— START OF RECORDS FOR THIS TASK —

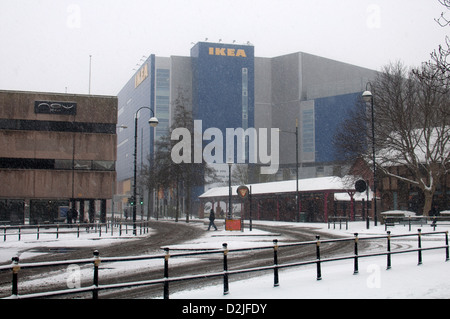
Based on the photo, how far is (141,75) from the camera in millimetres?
141375

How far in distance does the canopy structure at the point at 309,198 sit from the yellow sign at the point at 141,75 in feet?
276

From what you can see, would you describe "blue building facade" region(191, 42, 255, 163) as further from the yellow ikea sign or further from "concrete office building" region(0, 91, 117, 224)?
"concrete office building" region(0, 91, 117, 224)

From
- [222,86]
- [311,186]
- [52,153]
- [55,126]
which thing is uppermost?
[222,86]

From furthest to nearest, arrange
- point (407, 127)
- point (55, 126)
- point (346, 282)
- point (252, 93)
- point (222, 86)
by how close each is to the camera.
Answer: point (252, 93), point (222, 86), point (55, 126), point (407, 127), point (346, 282)

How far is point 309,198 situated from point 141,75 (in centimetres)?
9911

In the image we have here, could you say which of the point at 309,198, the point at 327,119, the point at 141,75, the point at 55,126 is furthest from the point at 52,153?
the point at 141,75

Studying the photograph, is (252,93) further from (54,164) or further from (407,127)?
(407,127)

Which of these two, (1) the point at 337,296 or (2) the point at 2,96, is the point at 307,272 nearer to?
(1) the point at 337,296

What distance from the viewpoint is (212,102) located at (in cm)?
12975

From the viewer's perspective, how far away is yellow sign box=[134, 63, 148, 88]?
136625 millimetres

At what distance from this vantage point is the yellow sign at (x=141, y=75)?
A: 136625 millimetres

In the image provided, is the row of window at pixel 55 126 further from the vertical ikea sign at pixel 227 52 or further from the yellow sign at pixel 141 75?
the yellow sign at pixel 141 75

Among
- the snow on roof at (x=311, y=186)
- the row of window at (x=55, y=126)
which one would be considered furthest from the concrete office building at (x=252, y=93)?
the row of window at (x=55, y=126)

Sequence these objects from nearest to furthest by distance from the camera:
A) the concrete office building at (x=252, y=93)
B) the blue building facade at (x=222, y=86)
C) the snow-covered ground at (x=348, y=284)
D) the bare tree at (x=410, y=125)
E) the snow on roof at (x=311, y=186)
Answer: the snow-covered ground at (x=348, y=284)
the bare tree at (x=410, y=125)
the snow on roof at (x=311, y=186)
the concrete office building at (x=252, y=93)
the blue building facade at (x=222, y=86)
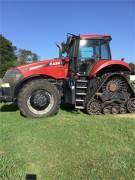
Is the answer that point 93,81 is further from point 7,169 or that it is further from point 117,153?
point 7,169

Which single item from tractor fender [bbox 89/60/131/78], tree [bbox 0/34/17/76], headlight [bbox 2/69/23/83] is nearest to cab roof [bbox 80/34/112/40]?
tractor fender [bbox 89/60/131/78]

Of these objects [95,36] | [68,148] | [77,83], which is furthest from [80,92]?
[68,148]

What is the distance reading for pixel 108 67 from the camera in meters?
9.75

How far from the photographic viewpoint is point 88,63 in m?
9.78

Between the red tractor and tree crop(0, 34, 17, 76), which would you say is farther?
tree crop(0, 34, 17, 76)

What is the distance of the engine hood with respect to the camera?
949 cm

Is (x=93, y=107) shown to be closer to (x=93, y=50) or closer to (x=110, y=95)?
(x=110, y=95)

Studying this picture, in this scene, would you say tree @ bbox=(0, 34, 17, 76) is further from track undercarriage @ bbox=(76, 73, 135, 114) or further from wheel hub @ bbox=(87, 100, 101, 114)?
wheel hub @ bbox=(87, 100, 101, 114)

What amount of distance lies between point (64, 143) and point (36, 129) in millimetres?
1280

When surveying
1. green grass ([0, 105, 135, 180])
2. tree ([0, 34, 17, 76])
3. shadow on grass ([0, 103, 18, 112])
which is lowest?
green grass ([0, 105, 135, 180])

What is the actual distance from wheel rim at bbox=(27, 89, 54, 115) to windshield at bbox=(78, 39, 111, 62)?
152 centimetres

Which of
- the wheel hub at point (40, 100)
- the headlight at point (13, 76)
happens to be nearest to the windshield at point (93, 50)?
the wheel hub at point (40, 100)

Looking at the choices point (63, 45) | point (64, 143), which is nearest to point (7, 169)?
point (64, 143)

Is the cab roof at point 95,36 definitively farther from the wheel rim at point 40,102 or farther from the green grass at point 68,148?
the green grass at point 68,148
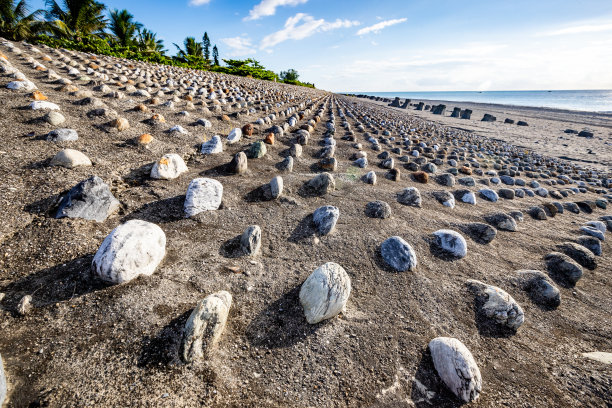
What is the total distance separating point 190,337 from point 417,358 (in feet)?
3.81

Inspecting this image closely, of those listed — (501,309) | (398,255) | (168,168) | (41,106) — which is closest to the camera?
(501,309)

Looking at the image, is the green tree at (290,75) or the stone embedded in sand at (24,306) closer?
the stone embedded in sand at (24,306)

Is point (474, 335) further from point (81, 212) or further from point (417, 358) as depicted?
point (81, 212)

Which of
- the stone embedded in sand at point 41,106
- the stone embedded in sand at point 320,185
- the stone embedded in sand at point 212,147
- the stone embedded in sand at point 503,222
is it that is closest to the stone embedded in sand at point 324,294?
the stone embedded in sand at point 320,185

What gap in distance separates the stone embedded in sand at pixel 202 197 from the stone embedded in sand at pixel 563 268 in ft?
9.75

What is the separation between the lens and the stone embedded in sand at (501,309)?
1573 millimetres

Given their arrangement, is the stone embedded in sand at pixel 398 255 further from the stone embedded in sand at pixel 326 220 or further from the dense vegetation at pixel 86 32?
the dense vegetation at pixel 86 32

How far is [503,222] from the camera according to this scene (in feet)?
9.00

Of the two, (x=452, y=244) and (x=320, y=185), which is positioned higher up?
(x=320, y=185)

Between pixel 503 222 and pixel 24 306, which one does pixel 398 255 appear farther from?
pixel 24 306

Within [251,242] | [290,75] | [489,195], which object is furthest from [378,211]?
[290,75]

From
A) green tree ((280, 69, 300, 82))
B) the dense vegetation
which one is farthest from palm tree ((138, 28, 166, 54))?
green tree ((280, 69, 300, 82))

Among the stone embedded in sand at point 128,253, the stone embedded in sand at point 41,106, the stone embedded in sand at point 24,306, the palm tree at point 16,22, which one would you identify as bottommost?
the stone embedded in sand at point 24,306

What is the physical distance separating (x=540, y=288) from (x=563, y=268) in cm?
52
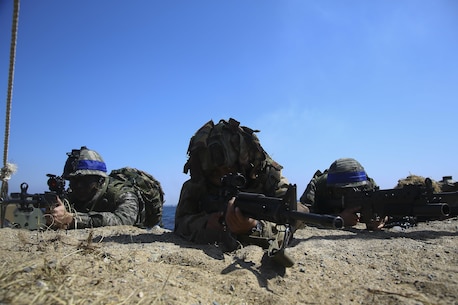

— END OF RECORDS FOR THIS TASK —

> [TASK DIRECTIONS]: Return verbatim the lines from the one containing "What is the physical" through the end of the records, including both ends and omitting the pictures.

> [THE OUTPUT]:
What is the physical distance separating (x=540, y=288) from (x=563, y=268) in cm?
52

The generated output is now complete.